But one day, we will experience for ourselves the declaration that we are righteous in God’s sight through Jesus our Lord in a new way. Just as Jesus was declared righteous—justified—in his resurrection, so in our resurrection we too will be personally justified. That’s why now justification is by faith. We must believe that we have status with God as his friends even though we don’t see much difference between how we are treated and how God treats his enemies. But then we will see with our own eyes as we are reborn from the grave in the image and glory of the resurrected Jesus Christ our Lord!
Thirdly, if we understand that we have this status and yet God has not seen fit to yet reveal it as he will at the Final Judgment–that last courtroom scene which will end human history–then we might be able to understand some of the frustration we feel. Living by faith means living by hope for what we do not yet see. And, as Paul writes in Romans 8.25, “if we hope for what we do not see, with perseverance we wait eagerly for it.” If you are dissatisfied with your present life, maybe you should not be discouraged by that fact, but realize that the reason you are dissatisfied is that God has promised to bring you into something better–something you will not just hope in or trust him for, but that you will actually experience for yourself. Your resurrection in glory, when you see Jesus face to face and reflect his image as a mirror, will be God’s public declaration that he accepts you. You have status with him and you will see it then with your own transfigured eyes.
Finally, among many other things we could say, know for certain that all the status the world has to offer is worth less than nothing in comparison to the friendship with God and adoption into his family that is given in the Gospel. If you are excluded from your classmates or even your own family, for the cause of Christ, that is nothing in comparison to the glory into which he welcomes you. Don’t be seduced by the allurements of acceptability in the world.
Let God’s regard for you, the status he gives you, satisfy that craving we all have for acceptance in the eyes of others.
Let me close with some of what I think are the most challenging words written in the Bible. Listen to this as a charge to you in how you ought to value the status that Jesus Christ won for you by being condemned in order to be justified for your sakes. Romans 2.28 & 29:
For he is not a Jew who is one outwardly; neither is circumcision that which is outward in the flesh. But he is a Jew who is one inwardly; and circumcision is that which is of the heart, by the Spirit, not by the letter; and his praise is not from men, but from God.
RSS feed for comments on this post.

◆ DATA ENTRIES:
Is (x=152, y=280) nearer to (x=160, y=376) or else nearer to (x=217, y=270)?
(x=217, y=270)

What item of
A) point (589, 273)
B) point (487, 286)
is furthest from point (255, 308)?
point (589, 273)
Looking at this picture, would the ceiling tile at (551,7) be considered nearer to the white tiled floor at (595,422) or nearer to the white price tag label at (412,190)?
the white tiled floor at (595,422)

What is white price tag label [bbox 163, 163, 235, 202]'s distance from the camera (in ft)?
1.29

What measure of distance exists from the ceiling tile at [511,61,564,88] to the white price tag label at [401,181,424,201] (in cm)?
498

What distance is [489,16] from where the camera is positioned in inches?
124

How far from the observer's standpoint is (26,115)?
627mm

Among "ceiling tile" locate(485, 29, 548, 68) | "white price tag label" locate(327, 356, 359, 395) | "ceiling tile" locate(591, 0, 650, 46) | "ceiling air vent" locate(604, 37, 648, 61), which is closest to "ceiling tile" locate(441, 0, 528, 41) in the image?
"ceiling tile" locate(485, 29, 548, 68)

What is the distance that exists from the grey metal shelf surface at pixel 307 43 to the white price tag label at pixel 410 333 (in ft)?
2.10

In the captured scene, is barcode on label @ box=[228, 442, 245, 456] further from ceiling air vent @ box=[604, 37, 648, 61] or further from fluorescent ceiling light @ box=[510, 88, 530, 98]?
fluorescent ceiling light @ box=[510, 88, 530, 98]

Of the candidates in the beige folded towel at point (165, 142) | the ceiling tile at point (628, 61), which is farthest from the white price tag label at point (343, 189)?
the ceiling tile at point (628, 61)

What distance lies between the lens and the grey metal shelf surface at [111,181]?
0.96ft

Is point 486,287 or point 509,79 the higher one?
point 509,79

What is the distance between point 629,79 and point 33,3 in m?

◆ THINGS TO DO:
A – Quote the passage on justification, starting with "Let God’s regard" and going on through "but from God.".
B – Extend the passage on justification, picking up after its final line.
The listing comes from a separate source, unrelated to the passage on justification.

◆ ANSWERS BY TASK:
A –
Let God’s regard for you, the status he gives you, satisfy that craving we all have for acceptance in the eyes of others.
Let me close with some of what I think are the most challenging words written in the Bible. Listen to this as a charge to you in how you ought to value the status that Jesus Christ won for you by being condemned in order to be justified for your sakes. Romans 2.28 & 29:
For he is not a Jew who is one outwardly; neither is circumcision that which is outward in the flesh. But he is a Jew who is one inwardly; and circumcision is that which is of the heart, by the Spirit, not by the letter; and his praise is not from men, but from God.

B –
Does the Bible say anywhere that God the Father was justified by God the Son? …by the Son of Man?
If it does, why/where does it? If it does not, why does’nt it?
Comment by Sam LeRoy — December 5, 2013 @ 2:36 pm
“It is of his mercy that he somehow declares us righteous–that he gives us that status before him.”
God the Father did not give us “status” before Himself. Jesus Christ, the son of man, fulfilled God’s requirement, “the Law” and therefore “status” was made available to us through Christ Jesus and when we “consent to beLoved”, we receive our personal “status” with God the Father.
Comment by Sam LeRoy — December 5, 2013 @ 5:17 pm
Good. We need more men and women that will seek God’s face to leave more undisputed truth on record. The Holy Spirit spoke to my spirit and said, “God Justified Jesus.” I Google this phrase and found you. May God Bless you and keep you. Your Sister in Christ.
Comment by pat — February 26, 2014 @ 10:39 pm
On the other hand maybe we should use “vindicated” consistently wherever dikaioo is used in the NT – I.e. Shown publicly to be in the right. Certainly this was the case for Jesus in the resurrection and, when faith turns to sight, it will be so for us too – RESURRECTION is what I am hanging out for -what about you?
Comment by Ralph — October 19, 2014 @ 5:19 am
Thank you for sharing all of these thoughts. Very enlightening. I pray you will be blessed, greatly blessed. 🙂
Comment by Shonte B — October 14, 2015 @ 7:23 am
Well, its been nearly two years since I put out the challenge to use “vindicate” wherever dikaioo is used but no-one has taken me up on it. So I think I can claim vindication for my stance – that might take some ‘reworking’ of “justification by faith” – the classic reformation mantra (but I am sure the reformers themselves would be glad for you to be wrestling with the text rather than just taking their word for it).